Percorsi in giallo
Leggere un romanzo giallo richiede grande attenzione: se sfugge un particolare si rischia di pregiudicare la comprensione dell’intreccio. Il dettaglio è una cifra sostanziale della letteratura poliziesca e spesso l’assassino viene smascherato proprio a causa di un particolare che a una lettura superficiale può sfuggire anche al lettore più smaliziato. Come in una partita a scacchi in cui il colpevole è il re da catturare, anche nella narrativa poliziesca le mosse e le contromosse dello scrittore vanno a comporre una fitta trama di pezzi e di eventi che si muovono su quella scacchiera fatale che è la scena del delitto e che si sciolgono in modo drammatico nel finale di partita, quando si arriva alla soluzione del caso.
Il genere poliziesco costituisce un ottimo punto di partenza per avviare alla lettura; uno strumento, dunque, che tuttavia si è largamente emancipato dallo stereotipo di "letteratura di consumo": la prosa scorrevole e avvincente; l’atmosfera carica di suspence; la curiosità solleticata dalla ricerca dell’assassino sono tutti ingredienti che predispongono facilmente ad un primo approccio con il romanzo e con le pratiche dell’intreccio. A lungo considerato un genere minore rispetto ai parenti più illustri della narrativa dell’Otto-Novecento, il giallo conta tuttavia numerosi “classici”, da Edgar Allan Poe a Ernst T. A. Hoffmann, da Conan Doyle ad Agatha Christie a Georges Simenon. Quando nasce - a metà dell’Ottocento - il poliziesco non è affatto un genere di massa o di consumo: lo diviene successivamente, con Conan Doyle ad esempio, e negli stessi anni in cui Jules Verne inventa la fantascienza. Il suo successo coincide con il trionfo del razionalismo positivista e con l’affermazione della società borghese; la sua ricetta si fonda sul metodo scientifico dell’investigazione, sul valore dell’intelligenza rispetto alla violenza e alla forza; il suo messaggio è consolatorio perché il male viene sconfitto e accompagnato in prigione.

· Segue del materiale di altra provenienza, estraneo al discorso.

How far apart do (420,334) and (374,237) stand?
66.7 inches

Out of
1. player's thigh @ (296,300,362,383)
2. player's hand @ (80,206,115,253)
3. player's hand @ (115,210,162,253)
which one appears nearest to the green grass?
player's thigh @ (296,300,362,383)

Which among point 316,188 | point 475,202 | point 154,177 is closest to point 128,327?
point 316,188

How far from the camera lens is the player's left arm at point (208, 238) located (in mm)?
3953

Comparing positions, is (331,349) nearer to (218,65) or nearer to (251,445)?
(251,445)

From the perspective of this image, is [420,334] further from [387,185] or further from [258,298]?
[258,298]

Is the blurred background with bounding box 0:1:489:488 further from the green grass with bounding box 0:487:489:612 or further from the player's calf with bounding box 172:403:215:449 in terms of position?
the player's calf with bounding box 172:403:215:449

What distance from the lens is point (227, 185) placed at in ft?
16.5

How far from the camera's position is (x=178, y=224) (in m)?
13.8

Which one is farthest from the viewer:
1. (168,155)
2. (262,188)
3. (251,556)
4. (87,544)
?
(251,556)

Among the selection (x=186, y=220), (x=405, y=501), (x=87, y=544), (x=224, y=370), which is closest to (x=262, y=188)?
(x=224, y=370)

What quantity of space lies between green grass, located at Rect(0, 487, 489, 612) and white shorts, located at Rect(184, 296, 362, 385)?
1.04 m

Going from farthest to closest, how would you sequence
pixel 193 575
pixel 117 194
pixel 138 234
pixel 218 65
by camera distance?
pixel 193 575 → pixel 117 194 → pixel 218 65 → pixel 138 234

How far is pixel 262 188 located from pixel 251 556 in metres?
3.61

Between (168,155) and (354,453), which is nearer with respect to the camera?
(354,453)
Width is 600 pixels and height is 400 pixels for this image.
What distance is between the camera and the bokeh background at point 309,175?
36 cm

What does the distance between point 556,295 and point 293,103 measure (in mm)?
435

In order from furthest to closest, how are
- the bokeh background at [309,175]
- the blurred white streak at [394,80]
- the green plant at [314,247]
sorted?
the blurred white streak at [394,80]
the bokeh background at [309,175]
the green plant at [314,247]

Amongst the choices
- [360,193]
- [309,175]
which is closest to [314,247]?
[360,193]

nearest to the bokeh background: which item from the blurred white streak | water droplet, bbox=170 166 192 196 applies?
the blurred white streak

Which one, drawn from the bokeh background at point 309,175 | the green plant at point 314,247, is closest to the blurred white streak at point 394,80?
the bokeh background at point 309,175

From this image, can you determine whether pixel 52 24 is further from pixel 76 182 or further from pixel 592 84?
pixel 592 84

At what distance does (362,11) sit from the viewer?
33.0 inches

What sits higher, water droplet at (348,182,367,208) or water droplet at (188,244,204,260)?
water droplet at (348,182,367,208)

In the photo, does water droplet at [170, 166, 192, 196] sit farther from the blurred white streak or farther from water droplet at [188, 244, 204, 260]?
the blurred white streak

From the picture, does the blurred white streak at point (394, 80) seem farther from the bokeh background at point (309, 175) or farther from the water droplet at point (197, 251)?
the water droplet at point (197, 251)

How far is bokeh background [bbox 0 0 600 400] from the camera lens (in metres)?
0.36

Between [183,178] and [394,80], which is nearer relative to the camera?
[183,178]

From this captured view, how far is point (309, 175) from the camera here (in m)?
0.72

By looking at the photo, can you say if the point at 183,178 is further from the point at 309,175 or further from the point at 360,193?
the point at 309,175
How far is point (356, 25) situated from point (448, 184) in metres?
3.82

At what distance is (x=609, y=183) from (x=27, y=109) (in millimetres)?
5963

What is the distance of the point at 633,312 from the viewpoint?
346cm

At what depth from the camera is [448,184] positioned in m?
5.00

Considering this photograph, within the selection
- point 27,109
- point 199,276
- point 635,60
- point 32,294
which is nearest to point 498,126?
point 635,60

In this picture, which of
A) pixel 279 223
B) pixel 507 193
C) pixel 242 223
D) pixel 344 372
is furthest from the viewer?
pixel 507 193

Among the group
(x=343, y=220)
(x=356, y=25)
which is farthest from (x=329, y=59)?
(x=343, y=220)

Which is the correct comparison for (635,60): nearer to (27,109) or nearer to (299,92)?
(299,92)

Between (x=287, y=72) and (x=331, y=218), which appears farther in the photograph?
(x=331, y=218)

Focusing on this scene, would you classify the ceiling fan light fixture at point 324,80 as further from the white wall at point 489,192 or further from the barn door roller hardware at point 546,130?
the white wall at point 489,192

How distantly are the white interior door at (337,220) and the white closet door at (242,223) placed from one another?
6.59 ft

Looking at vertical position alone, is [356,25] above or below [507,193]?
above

Come si scrive un giallo? E soprattutto, quali sono le peculiarità di quello che è stato chiamato il “noir italiano”? Il giallo in salsa nostrana è diventato in pochi anni uno dei settori di punta di un certo tipo di best seller, cioè di quella letteratura che popola gli scaffali delle librerie e delle edicole con tirature ragguardevoli, successo di vendite, trasposizioni televisive e cinematografiche. È solo un fenomeno di mercato? Evidentemente no. Quando si parla di noir italiano – scrive Giancarlo De Cataldo, uno degli autori di successo di questo genere – si parla “di un gruppo di autori che, attraverso il ricorso a luoghi e parametri di un genere da noi largamente minoritario, se non addirittura sporadico, in pochi anni hanno ideato e imposto un modo decisamente originale di raccontare i miti, i riti, gli splendori (pochi) e le miserie (molte) della contemporaneità” (AA.VV., Crimini, a cura di G. De Cataldo, Torino, Einaudi, 2005, p. V). De Cataldo ha poi messo in fila tre grandi temi che intrecciano la produzione noir degli scrittori italiani: si tratta di aspetti e contenuti che rappresentano un significativo elemento di discussione anche in classe, con evidenti sviluppi in varie direzioni.
Il primo di questi temi è quella della corruzione patrimoniale “intesa come ansia del guadagno facile”, e di quella morale “intessuta della perdita del senso del limite, dell’annullamento di ogni tensione etica”.
Il secondo aspetto riguarda il “tema dello straniero” nelle diverse condizioni sociali di emarginati e malavitosi, di vittime e di colpevoli.
Il terzo punto “concerne l’ossessione del successo. Il successo individuale da raggiungere a qualunque costo, corollario della corruzione morale e dell’indifferenza alle conseguenze delle proprie azioni. Ma anche, più in dettaglio, il successo come fama, celebrità, approdo ai piani nobili della società dello spettacolo”.